Um pastor cubano que foi preso e, em seguida, teve asilo político
concedido nos EUA, teve negada a sua permissão para sair de Cuba.
Omar Gude Pérez teve a sentença de liberdade condicional declarada no
início deste ano, depois de cumprir três anos de prisão. Ele é um
pastor protestante que recebeu permissão para asilo político nos EUA.
Como Pérez é...
líder de uma crescente rede de igrejas independentes em
Cuba, ele foi condenado durante um julgamento, sob falsas acusações de
“falsificação de documentos”, com base nas acusações de que havia tomado
ilegalmente o sobrenome de seu padrasto.
No entanto, ao determinar as condições de sua libertação, os
registros oficiais revelam que o sobrenome legal de Pérez é exatamente
Gude Pérez, contrariando a decisão judicial que levou à sua condenação.
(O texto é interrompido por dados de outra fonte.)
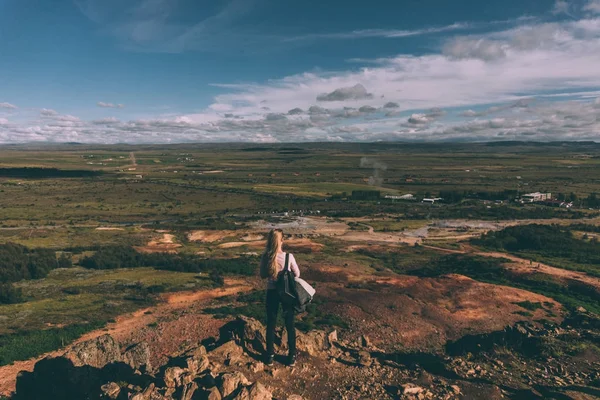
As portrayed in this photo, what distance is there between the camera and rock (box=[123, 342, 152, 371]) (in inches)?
432

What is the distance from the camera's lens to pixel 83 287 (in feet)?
86.8

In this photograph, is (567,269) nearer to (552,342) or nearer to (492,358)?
(552,342)

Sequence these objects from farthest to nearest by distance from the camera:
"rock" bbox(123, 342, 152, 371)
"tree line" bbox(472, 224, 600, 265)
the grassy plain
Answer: "tree line" bbox(472, 224, 600, 265) → the grassy plain → "rock" bbox(123, 342, 152, 371)

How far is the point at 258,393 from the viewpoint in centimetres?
821

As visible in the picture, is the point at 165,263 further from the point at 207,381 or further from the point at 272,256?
the point at 272,256

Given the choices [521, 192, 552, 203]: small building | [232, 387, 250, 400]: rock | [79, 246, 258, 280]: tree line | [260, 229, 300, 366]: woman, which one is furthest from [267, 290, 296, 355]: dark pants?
[521, 192, 552, 203]: small building

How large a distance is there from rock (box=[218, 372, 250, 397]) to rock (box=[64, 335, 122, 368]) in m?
4.07

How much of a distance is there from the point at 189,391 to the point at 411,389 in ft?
17.3

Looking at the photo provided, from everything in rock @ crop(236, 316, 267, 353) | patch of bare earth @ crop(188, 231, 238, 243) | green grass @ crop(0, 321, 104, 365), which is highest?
rock @ crop(236, 316, 267, 353)

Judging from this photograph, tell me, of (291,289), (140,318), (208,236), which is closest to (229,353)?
(291,289)

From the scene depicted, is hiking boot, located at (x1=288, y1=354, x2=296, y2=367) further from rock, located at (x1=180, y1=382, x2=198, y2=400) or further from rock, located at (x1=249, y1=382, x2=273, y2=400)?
rock, located at (x1=180, y1=382, x2=198, y2=400)

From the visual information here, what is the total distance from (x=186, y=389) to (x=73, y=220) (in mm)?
73062

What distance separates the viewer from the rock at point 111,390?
8.57 metres

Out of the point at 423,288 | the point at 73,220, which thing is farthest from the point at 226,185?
the point at 423,288
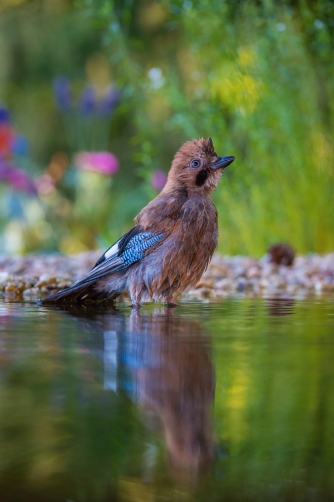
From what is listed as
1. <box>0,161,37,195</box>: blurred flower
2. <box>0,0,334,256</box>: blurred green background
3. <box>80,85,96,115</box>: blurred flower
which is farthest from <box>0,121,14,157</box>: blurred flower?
<box>80,85,96,115</box>: blurred flower

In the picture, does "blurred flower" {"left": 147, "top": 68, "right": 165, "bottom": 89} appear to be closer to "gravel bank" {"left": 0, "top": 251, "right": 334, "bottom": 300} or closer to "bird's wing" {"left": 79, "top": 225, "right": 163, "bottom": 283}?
"gravel bank" {"left": 0, "top": 251, "right": 334, "bottom": 300}

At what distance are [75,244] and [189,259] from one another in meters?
6.88

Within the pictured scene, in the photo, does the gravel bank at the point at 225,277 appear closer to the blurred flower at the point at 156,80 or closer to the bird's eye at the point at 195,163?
the bird's eye at the point at 195,163

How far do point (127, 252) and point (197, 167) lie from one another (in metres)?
0.46

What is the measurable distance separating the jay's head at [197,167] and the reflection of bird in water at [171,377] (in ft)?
2.57

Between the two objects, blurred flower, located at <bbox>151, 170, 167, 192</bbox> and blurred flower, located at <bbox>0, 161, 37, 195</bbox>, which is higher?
blurred flower, located at <bbox>0, 161, 37, 195</bbox>

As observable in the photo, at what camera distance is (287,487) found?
3.24 ft

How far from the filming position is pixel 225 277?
16.5 ft

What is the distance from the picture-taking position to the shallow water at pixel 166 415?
1.00 meters

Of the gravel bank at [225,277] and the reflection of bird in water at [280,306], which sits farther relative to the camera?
the gravel bank at [225,277]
Pérez, que foi preso em 2008, recebeu a notícia de sua família de que
teve o pedido de asilo concedido em 18 de julho. Mas, dois dias depois,
um funcionário da emigração cubana em Camguey informou-lhe que não
seria emitido o visto de saída, alegando que ele ainda precisa terminar
de cumprir sua sentença, forçando-o a permanecer em Cuba até 2014.
Durante esse tempo, como parte dos termos de sua liberdade
condicional, Pérez está proibido de exercer qualquer atividade pastoral,
enquanto seus movimentos são severamente restringidos.
“Ficamos aliviados quando soubemos que a família de Gude teve o
pedido de asilo concedido, mas condenamos veementemente a decisão
mesquinha do governo cubano de negar ao pastor Gude e sua família o
direito de deixar o país”, disse Andrew Johnston da CSW.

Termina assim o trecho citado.